A congressionally mandated land exchange that was signed into law a decade ago is one huge step closer to being realized. The U.S. Forest Service has recently received new appraised values for the properties involved in the trade – land owned by the federal government in Government Camp and property owned by Mt. Hood Meadows in the Cooper Spur area on the north side of Mt. Hood.
The “Omnibus Public Land Management Act of 2009” was signed into law by President Obama authorizing the exchange of lands. The “Mount Hood Cooper Spur Land Exchange Clarification Act” signed by President Trump in 2018 reiterated the 2009 congressional mandate for the Forest Service to complete the exchange and added clarifications to make the land trade possible.
Meadows Chairman and CEO Matthew Drake is encouraged, explaining, “These new appraisals are essential to executing this historic exchange which will realize the best uses for each of the land parcels - centralizing development on Mt. Hood in Government Camp, and placing the Crystal Springs watershed lands into public trust. We have reviewed the appraisals which are very thorough. While there are some areas that we question, in the spirit of supporting the federal land exchange process administrated by the U. S. Forest Service, Mt. Hood Meadows Oreg., LLC has approved these appraisals and their results.

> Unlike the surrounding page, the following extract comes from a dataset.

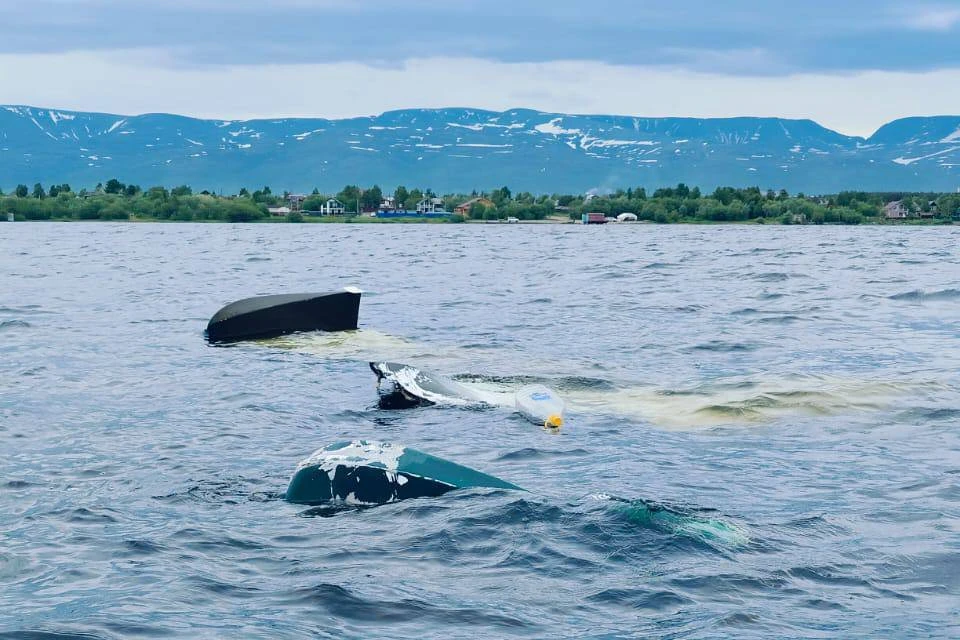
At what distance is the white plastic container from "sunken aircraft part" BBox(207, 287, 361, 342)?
10684 millimetres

We look forward to working with the U.S. Forest Service and other constituents to successfully complete the exchange in alignment with the two acts of Congress, Federal law, and consistent with the public interest.”
Drake reflected on the historic significance of the exchange, saying, “Mt. Hood is an Oregon icon. As directed by the U.S. Congress, this land exchange implements a balance between protecting sensitive lands on the north side of the mountain while providing opportunities for improved and sustainable public recreational services on both the south and north sides of the mountain.
“We respect and appreciate the bi-partisan work of the Oregon Congressional Delegation, and the dedicated efforts of the U.S. Forest Service to implement the federal process that is in the best interest of the public to make this historic land exchange a reality.”